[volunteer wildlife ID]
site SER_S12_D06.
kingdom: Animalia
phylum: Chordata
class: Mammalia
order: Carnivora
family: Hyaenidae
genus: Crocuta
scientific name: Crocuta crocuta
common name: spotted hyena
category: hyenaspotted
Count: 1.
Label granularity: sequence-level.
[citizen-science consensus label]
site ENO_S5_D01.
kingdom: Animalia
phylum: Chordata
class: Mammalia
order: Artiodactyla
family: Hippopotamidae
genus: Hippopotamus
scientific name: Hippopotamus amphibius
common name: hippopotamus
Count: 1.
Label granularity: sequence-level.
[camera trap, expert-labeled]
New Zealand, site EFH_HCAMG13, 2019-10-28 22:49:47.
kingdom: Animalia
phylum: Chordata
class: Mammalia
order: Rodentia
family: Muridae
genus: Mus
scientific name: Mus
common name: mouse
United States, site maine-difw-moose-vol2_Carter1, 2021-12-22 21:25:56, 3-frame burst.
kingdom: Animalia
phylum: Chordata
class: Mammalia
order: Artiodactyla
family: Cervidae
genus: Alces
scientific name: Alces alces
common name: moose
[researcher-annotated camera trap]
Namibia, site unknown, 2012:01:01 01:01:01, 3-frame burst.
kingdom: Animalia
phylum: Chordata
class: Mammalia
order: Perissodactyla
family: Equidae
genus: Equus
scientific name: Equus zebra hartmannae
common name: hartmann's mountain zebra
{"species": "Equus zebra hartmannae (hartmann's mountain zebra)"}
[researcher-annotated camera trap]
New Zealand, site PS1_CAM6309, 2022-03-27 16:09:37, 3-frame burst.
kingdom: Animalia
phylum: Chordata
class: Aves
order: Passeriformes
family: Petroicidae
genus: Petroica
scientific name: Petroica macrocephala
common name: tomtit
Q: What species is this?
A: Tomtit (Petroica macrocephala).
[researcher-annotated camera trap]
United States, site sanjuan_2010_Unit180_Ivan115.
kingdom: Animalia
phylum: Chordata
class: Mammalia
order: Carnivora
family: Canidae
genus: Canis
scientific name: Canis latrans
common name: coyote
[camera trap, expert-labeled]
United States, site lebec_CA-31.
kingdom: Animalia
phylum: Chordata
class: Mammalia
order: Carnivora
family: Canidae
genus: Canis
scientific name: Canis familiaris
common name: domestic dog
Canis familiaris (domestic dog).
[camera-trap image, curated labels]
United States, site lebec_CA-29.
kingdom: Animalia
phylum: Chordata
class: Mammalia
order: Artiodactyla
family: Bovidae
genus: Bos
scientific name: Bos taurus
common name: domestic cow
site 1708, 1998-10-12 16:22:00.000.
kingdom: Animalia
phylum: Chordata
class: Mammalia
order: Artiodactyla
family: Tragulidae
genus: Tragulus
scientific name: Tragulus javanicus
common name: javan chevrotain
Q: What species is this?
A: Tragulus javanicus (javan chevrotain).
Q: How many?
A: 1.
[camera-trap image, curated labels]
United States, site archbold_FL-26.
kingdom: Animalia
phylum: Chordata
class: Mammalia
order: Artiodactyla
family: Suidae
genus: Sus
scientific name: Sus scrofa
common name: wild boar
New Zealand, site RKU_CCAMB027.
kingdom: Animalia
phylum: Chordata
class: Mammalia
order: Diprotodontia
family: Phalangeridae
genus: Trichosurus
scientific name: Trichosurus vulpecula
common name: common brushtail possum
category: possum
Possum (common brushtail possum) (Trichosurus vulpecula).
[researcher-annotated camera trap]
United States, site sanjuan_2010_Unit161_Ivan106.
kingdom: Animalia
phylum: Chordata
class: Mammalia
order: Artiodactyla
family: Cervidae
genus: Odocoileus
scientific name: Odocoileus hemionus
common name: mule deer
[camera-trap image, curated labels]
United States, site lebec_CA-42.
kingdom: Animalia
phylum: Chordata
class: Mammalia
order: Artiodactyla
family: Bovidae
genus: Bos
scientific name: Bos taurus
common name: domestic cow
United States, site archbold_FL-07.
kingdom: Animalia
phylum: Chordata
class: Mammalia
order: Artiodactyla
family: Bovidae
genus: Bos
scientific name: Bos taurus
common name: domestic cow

> **Task to carry out**: Reproduce exactly the final stretch of the listing, starting at the line that contains "scientific name: Odocoileus hemionus" and ending with the last line.

> **Written answer**:
scientific name: Odocoileus hemionus
common name: mule deer
[camera-trap image, curated labels]
United States, site lebec_CA-42.
kingdom: Animalia
phylum: Chordata
class: Mammalia
order: Artiodactyla
family: Bovidae
genus: Bos
scientific name: Bos taurus
common name: domestic cow
United States, site archbold_FL-07.
kingdom: Animalia
phylum: Chordata
class: Mammalia
order: Artiodactyla
family: Bovidae
genus: Bos
scientific name: Bos taurus
common name: domestic cow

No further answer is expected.